In a room of this house, a woman sits meditating. A voice she remembers well, from a long time ago in a house in Kingston, Massachusetts, says the most terrible things to her. She is resolved to preserve her rationality. Her dignity. When it realizes there is no point to this, it will release her. This is the only way. It has to be.
Outside this house, a cat runs across a thickly wooded mountainside in the dark. Cats have ways of getting into and out of places.
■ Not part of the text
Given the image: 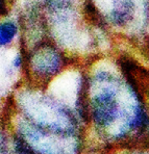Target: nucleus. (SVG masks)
I'll list each match as a JSON object with an SVG mask.
<instances>
[{"label":"nucleus","instance_id":"nucleus-1","mask_svg":"<svg viewBox=\"0 0 149 154\" xmlns=\"http://www.w3.org/2000/svg\"><path fill=\"white\" fill-rule=\"evenodd\" d=\"M30 65L33 73L44 78L45 76H50L56 71L58 58L51 48L41 47L30 58Z\"/></svg>","mask_w":149,"mask_h":154},{"label":"nucleus","instance_id":"nucleus-2","mask_svg":"<svg viewBox=\"0 0 149 154\" xmlns=\"http://www.w3.org/2000/svg\"><path fill=\"white\" fill-rule=\"evenodd\" d=\"M117 106L110 94L99 95L94 101L93 115L97 123L101 125L112 122L116 116Z\"/></svg>","mask_w":149,"mask_h":154},{"label":"nucleus","instance_id":"nucleus-3","mask_svg":"<svg viewBox=\"0 0 149 154\" xmlns=\"http://www.w3.org/2000/svg\"><path fill=\"white\" fill-rule=\"evenodd\" d=\"M19 33L18 24L13 20L0 22V47H8L16 40Z\"/></svg>","mask_w":149,"mask_h":154},{"label":"nucleus","instance_id":"nucleus-4","mask_svg":"<svg viewBox=\"0 0 149 154\" xmlns=\"http://www.w3.org/2000/svg\"><path fill=\"white\" fill-rule=\"evenodd\" d=\"M13 65H14V68L19 69V68L23 65V57H22L20 54L16 55V57L14 58V60H13Z\"/></svg>","mask_w":149,"mask_h":154}]
</instances>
It is pursued by things that are not quite like dogs. It cannot see them, even though its vision is very good at night. The cat scampers up a tree. The things circle the bottom. The cat crosses its paws and waits. It is smart enough to know there may be other dangers in the trees, but they will just have to wait their turn.
In a room of this house, a woman holds a sword. Her opponent is very unusual. She still doesn’t know what it wants. Despite her experience, she doesn’t know much about the supernatural world. Like the others, she knows only what it took to get her into adulthood alive, which was as big a feat for her as it is for anybody. It seemed like it should be enough to get her through anything, but now she finds herself hoping she is not about to be undone by a foe she cannot stab. Hoping she can do it again. Survive.